**Given problem A**
Print the section of the Waylands excerpt from "He said Volvo has" to "former Ridgeway sites.".
**Given problem B**
According to the Waylands excerpt, why does O'Hanlon think his territories have enough buyers to target despite the competition?

**Extract provided**
## Start
The desire is for customers on site to enjoy some ‘fika’ – a Swedish custom of taking a break with friends or colleagues while enjoying some coffee and cake.
He said Volvo is not seen as a brash brand, and described it as not being embarrassed about showing its traditions to customers.
“We are a safe brand first and foremost, and a comfortable brand. Those are the things the cars are built around, and now they’re becoming more stylish, a bit sexy. There’s a bit of sizzle.”
On Volvo as a partner, he said its support has been invaluable in helping to find properties, giving introductions to its systems, and sparking conversations with other franchisees.
“They are very open, and very straightforward. I appreciate that approach, and if I have a problem I can phone a director and get a straightforward answer. Not everyone appreciates that level of frankness, but I do, I appreciate telling and being told things in a straightforward way.”
He said Volvo has great opportunities for Waylands with its current range and product pipeline, including electrification. But he knows the brand has limits on the level of dealership ownership it wants with any one partner.
“In the short to medium term, we are a company with the Volvo brand at the beating heart of it,” he said.
His years running Ridgeway across Oxfordshire, Berkshire and Hampshire ensures O’Hanlon knows his local markets well. But Waylands’ retail sites will compete for customers with other premium-brand dealerships, some owned by the major AM100 groups Inchcape, Jardine Motors Group, Sytner and Marshall – including former Ridgeway sites.
O’Hanlon believes such competition is healthy, and his territories have sufficient buyers to target, thanks to high
employment, high wealth, and lots of new housing, which will bring even more customers closer. Amid the local blue-collar demographic, there are many who aspire to owning premium brands, so there should be good opportunities there for new and used car sales.
“There’s enough pockets of wealth in these areas. There’s lots of demand, and I think we stand a chance with our level of service to stand out from some of the competition,” he said.
“These are good areas to work within, and it’s a customer base that understands what good service and generally fair service looks like.”
O’Hanlon said competition is not necessarily about size. Businesses are run in different ways, due to their owners’ demands rather than what is thought to be good or bad, he said. At any particular point, some will prioritise turnover, some profitability, some simply want consistent growth. For O’Hanlon, the driving force is in the ability to make long-term decisions, to spend time building Waylands’ culture and reputation.
On those, O’Hanlon’s personal principles of honesty, integrity, and care are overriding, he said. Performance and loyalty are also highly valued: “Things that can be difficult and sometimes expensive are areas I want to be part of my business.”
He said he has enough experience plus strong teams around him to assess opportunities carefully, and he understands he leads by example and drives consistency.
“I can’t be everywhere every day, so my people have to think ‘what would John do?’. That comes down to how do I perform when I come into the business? Am I spending time talking to customers?
“Caring is not a weak word. We care how we perform, care about each other. We spend so much time at work, but it’s not a prison. I want people who want to smile, who want to do a great job.”
## End
**Given entries**
## Start
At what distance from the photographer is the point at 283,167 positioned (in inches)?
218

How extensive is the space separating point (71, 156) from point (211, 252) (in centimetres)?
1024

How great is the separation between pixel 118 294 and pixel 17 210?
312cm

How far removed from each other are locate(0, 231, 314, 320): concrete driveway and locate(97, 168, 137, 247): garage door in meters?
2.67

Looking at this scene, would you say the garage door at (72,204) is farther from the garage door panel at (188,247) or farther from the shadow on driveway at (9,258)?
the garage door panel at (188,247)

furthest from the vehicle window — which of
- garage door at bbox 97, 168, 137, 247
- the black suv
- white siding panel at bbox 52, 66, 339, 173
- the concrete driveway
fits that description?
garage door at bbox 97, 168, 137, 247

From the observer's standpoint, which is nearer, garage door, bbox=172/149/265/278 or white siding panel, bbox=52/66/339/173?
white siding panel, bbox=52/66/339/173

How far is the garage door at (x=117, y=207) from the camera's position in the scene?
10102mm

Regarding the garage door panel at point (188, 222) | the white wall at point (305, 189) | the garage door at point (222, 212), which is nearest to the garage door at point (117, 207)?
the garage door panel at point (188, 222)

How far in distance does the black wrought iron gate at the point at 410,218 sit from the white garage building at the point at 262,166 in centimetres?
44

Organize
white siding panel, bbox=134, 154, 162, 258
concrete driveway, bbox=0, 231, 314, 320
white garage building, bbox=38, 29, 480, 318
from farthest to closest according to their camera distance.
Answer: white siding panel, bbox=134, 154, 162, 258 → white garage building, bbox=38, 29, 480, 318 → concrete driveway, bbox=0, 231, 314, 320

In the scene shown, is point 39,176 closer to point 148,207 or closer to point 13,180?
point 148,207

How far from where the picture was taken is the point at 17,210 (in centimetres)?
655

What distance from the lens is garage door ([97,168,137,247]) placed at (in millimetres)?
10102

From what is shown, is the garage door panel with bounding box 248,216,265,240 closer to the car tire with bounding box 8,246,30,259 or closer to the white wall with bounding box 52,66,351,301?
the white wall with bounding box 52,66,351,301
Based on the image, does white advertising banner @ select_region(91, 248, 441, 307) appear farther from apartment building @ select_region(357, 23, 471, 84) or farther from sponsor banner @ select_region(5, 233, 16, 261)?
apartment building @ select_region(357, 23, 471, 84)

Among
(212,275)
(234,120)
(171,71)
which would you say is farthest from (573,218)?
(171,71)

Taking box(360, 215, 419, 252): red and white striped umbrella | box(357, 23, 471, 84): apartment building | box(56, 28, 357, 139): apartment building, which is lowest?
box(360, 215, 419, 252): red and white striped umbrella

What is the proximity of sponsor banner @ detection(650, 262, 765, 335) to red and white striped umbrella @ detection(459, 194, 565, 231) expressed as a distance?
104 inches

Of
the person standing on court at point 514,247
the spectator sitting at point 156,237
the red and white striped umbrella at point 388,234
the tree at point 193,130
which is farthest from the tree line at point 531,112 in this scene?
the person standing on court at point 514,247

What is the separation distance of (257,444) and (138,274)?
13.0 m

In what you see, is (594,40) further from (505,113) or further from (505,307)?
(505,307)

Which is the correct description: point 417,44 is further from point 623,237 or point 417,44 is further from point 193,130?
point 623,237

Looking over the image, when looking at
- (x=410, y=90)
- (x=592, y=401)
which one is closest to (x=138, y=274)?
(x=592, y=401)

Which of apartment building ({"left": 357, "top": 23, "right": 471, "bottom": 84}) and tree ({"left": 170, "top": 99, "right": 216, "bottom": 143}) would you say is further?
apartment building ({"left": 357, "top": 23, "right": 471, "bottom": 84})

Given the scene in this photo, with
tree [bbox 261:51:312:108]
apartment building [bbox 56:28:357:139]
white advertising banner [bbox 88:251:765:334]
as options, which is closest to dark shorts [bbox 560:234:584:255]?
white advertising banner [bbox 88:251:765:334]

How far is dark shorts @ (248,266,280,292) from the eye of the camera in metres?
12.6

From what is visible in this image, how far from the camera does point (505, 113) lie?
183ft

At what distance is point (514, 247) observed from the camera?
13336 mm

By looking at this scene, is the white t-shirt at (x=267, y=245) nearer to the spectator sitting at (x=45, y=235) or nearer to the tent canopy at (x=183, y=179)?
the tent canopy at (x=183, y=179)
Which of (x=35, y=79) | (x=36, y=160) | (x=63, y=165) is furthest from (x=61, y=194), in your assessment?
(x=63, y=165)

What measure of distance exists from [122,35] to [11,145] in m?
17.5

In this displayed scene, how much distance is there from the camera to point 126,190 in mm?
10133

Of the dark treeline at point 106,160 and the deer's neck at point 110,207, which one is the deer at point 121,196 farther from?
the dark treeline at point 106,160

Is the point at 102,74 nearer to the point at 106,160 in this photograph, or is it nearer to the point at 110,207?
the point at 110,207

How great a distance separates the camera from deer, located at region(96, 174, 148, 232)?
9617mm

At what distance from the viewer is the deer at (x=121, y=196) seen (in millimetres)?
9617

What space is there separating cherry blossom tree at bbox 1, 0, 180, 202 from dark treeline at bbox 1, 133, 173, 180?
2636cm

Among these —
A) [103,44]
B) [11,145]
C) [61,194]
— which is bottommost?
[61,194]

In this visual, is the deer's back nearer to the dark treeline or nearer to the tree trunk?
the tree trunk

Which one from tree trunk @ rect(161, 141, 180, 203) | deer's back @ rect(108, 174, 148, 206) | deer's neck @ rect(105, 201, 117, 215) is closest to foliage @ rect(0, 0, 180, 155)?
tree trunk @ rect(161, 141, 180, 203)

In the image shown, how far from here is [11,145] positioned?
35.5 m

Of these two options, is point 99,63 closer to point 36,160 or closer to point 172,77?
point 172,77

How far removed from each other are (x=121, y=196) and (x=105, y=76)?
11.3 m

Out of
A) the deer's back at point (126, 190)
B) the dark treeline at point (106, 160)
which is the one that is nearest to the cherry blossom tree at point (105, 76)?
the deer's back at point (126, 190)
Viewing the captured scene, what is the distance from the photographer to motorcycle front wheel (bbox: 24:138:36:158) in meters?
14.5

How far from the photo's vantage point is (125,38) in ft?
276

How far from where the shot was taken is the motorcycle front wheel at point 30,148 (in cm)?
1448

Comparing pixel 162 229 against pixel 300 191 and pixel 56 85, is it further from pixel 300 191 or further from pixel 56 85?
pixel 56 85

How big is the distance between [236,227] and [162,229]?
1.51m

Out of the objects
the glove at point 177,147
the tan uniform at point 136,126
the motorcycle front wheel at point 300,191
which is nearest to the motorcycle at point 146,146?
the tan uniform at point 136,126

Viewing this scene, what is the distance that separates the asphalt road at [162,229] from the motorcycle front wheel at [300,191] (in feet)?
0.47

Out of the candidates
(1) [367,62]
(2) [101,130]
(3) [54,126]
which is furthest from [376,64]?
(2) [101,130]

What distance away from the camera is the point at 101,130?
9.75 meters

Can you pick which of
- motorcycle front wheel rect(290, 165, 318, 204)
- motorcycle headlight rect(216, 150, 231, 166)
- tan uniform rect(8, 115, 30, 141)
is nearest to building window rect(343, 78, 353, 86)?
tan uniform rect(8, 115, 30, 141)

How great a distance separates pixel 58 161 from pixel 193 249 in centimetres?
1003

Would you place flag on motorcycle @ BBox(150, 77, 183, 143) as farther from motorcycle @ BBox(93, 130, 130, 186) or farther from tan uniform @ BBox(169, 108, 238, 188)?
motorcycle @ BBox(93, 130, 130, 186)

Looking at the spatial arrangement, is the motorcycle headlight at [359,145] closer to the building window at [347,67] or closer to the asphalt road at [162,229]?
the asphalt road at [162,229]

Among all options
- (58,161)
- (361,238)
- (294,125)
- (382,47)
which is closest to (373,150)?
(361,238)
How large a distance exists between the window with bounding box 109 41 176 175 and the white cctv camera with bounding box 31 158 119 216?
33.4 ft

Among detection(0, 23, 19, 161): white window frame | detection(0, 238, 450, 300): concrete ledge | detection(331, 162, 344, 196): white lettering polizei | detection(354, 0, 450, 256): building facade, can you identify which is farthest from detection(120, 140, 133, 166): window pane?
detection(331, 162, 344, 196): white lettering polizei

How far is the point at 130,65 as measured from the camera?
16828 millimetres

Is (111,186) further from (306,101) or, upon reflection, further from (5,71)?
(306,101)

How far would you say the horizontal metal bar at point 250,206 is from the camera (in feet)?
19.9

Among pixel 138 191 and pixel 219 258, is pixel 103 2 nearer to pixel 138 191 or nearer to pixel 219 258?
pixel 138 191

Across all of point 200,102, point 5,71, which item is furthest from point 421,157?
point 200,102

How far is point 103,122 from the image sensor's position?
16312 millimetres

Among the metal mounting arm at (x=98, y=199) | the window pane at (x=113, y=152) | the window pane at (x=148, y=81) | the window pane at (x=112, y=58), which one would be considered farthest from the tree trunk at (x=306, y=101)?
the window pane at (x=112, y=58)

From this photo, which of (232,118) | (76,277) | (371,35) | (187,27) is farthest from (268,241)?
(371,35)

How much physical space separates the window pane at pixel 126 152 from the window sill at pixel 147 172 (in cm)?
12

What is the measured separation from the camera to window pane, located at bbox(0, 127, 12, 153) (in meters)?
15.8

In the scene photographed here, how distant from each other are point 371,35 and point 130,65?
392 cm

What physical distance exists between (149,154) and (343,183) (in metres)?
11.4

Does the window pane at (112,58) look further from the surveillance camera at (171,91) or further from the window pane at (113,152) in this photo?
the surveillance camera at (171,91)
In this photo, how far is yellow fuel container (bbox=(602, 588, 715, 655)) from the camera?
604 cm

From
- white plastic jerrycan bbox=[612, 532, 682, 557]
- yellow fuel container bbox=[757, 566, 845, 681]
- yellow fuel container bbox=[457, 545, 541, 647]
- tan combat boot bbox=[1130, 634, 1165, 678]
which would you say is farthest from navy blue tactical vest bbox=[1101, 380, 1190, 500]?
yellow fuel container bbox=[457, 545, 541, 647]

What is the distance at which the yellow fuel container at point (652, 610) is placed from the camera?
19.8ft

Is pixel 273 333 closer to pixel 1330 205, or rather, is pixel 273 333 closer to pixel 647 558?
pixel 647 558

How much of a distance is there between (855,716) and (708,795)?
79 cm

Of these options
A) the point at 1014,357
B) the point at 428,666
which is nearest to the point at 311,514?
## End
**Exercise answer A**
He said Volvo has great opportunities for Waylands with its current range and product pipeline, including electrification. But he knows the brand has limits on the level of dealership ownership it wants with any one partner.
“In the short to medium term, we are a company with the Volvo brand at the beating heart of it,” he said.
His years running Ridgeway across Oxfordshire, Berkshire and Hampshire ensures O’Hanlon knows his local markets well. But Waylands’ retail sites will compete for customers with other premium-brand dealerships, some owned by the major AM100 groups Inchcape, Jardine Motors Group, Sytner and Marshall – including former Ridgeway sites.

**Exercise answer B**
His areas have high employment, high wealth and a lot of new housing, which will bring even more customers closer. Many people in the local blue-collar demographic also aspire to own premium brands, which should create good opportunities for new and used car sales.